Provided text:
■ ■ ■ ■

The route was a bit of a hodge-podge; Freeport Rd, Russelton Rd, 908 Ext, Sun Mine Rd, Saxonburg, Butler, skirting Moraine to Cooper's Lake, Portersville, Ellwood City, Cranberry, Red Belt, Orange Belt, and Mt Nebo. This does not include a couple of detours; Gulf Lab Rd closure and a bit of cue sheet confusion on Sunset Drive. More on that later...
I left my place around 5:15, and plummeted down the hill to my friend's house for a brief errand of pet maintenance. Met up with Tim at the Science Center, then made our way over to Freeport Rd and caught up with Jim by Trizilla. A brief stop at the Giant Eagle Get-Go down the road for supplies and restroom, and we were off on the ride proper.
Side note: We made a fairly unusual riding group, as our steeds consisted of : Jim's carbon-fiber high-zoot Madone, with a Brooks B-17 (!) saddle; my production P-38 recumbent, festooned with lights and bags; and Tim's well-executed homebuilt dual big wheel stick recumbent. All we really needed was a folder and a British racing trike to complete the set...
Side note 2 : it became apparent that my cyclocomputer had lost its' mind, when it began stubbornly insisting that my average speed was 28.5 mph, and that I'd already covered over 800 miles. After a few failed attempts at rehabilitation, I gave up and turned it to face away on the bars; makes navigating in unfamiliar territory all the more interesting, when you don't actually know how far you've come at any given moment. Good practice for primitive way finding, though.

■ ■ ■ ■

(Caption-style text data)
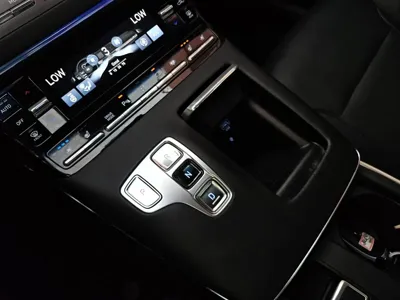 Hyundai Grandeur 2021, 74948 км, за 16214.99 USD - фото 10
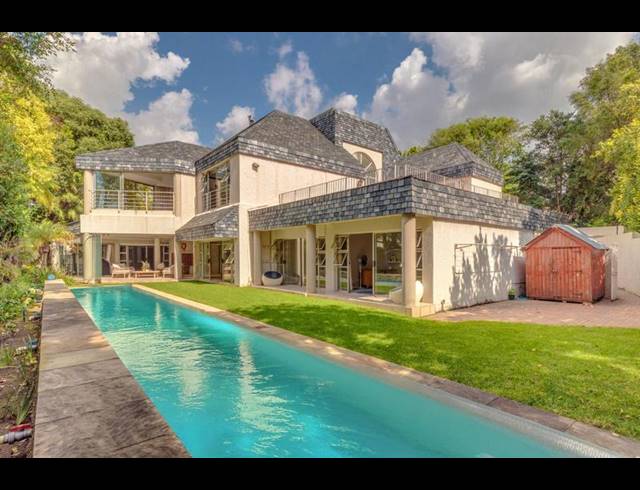5 BEDROOM HOUSE FOR SALE IN FOURWAYS GARDENS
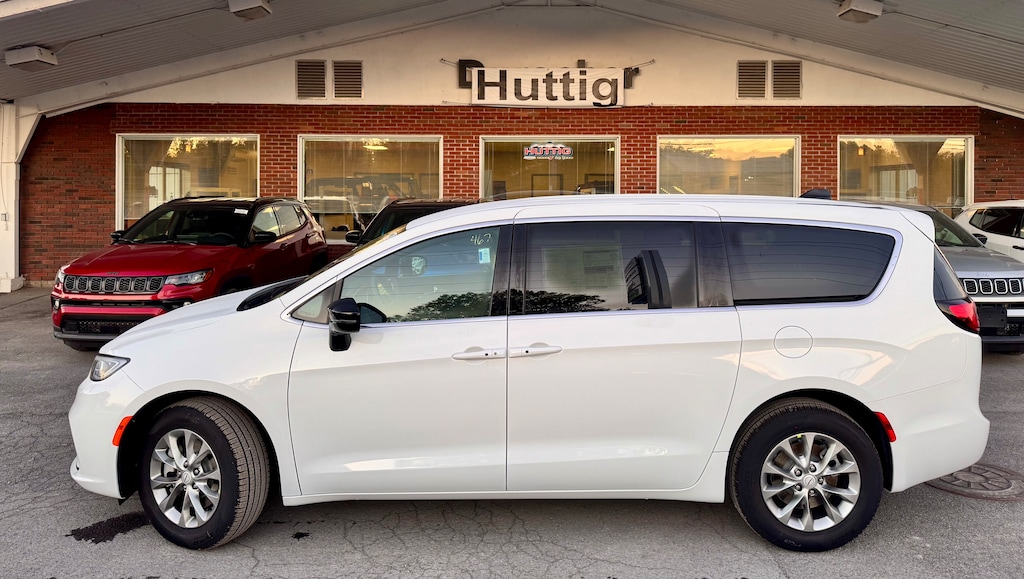 New 2026 Chrysler Pacifica SELECT AWD Passenger Van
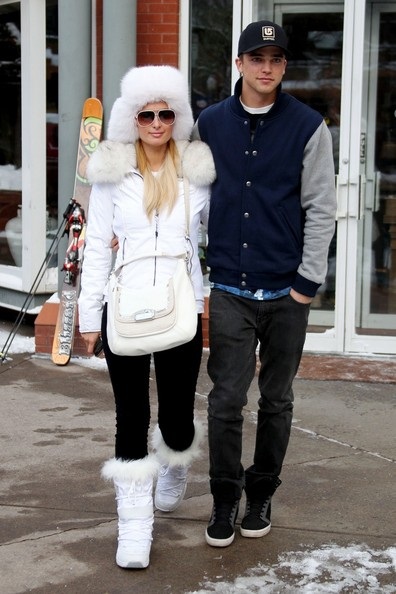 Paris Hilton khoe quà Giáng sinh - 7 VN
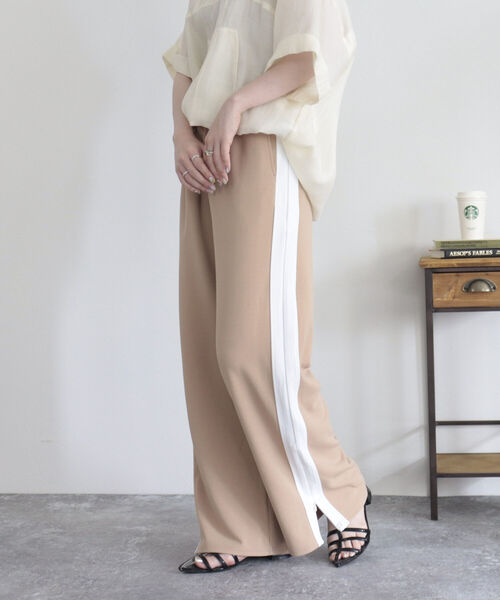 fredy emue(フレディエミュ)の「ラインイージーパンツ(その他パンツ・レディース・ブラック/ベージュ・38/36)」の10枚目の写真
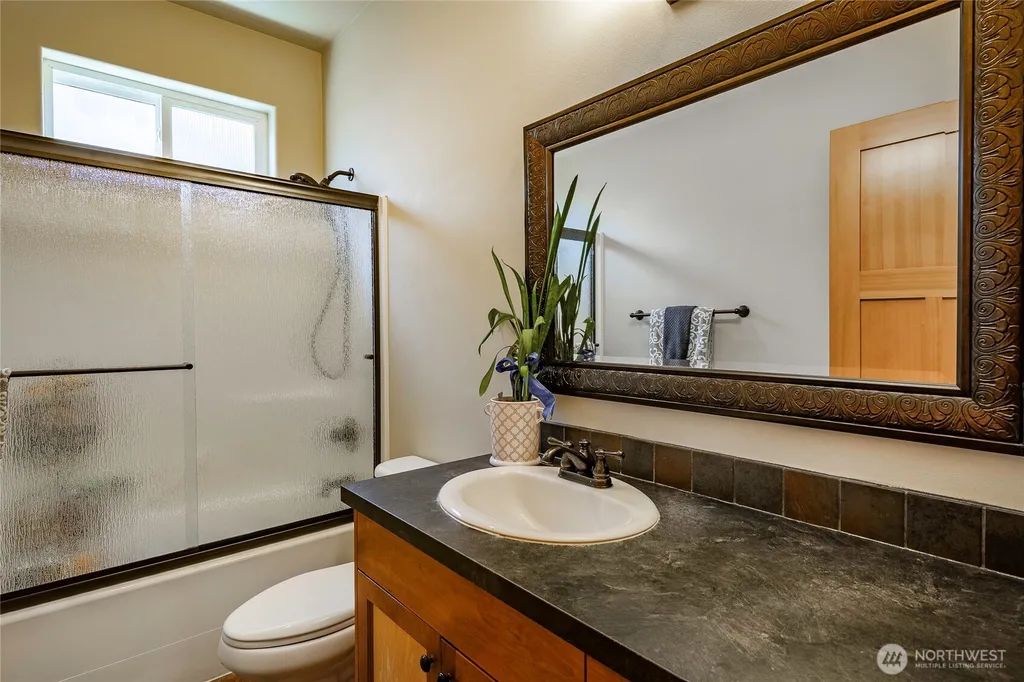 1461 Lupin Street Lynden WA 98264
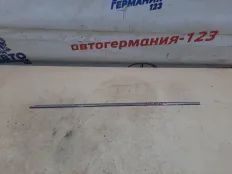 Молдинг двери Mercedes C class 2011 A2047300280 W204, задний правый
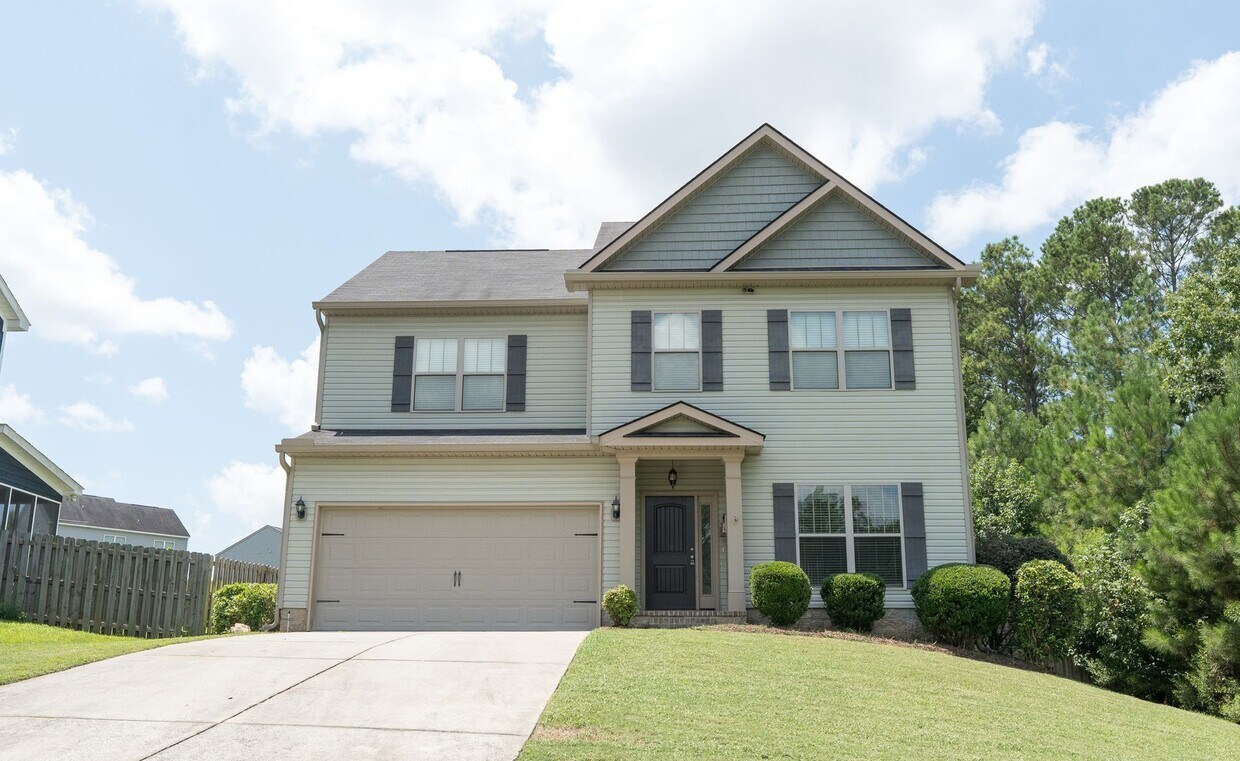 Foto principal - 3 Bedroom 2.5 Bath With Large Backyard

■ ■ ■ ■

Activity list:
**A)** Answer these questions using the ride report:
(i) Where did the writer meet up with Tim?
(ii) What saddle was on Jim's Madone?
(iii) What average speed did the cyclocomputer insist on?
**B)** Repeat the passage of the ride report starting with "The route was" and going on through "on that later...".

Task-by-task outputs:
**A)**
(i) At the Science Center.
(ii) A Brooks B-17.
(iii) 28.5 mph.

**B)**
The route was a bit of a hodge-podge; Freeport Rd, Russelton Rd, 908 Ext, Sun Mine Rd, Saxonburg, Butler, skirting Moraine to Cooper's Lake, Portersville, Ellwood City, Cranberry, Red Belt, Orange Belt, and Mt Nebo. This does not include a couple of detours; Gulf Lab Rd closure and a bit of cue sheet confusion on Sunset Drive. More on that later...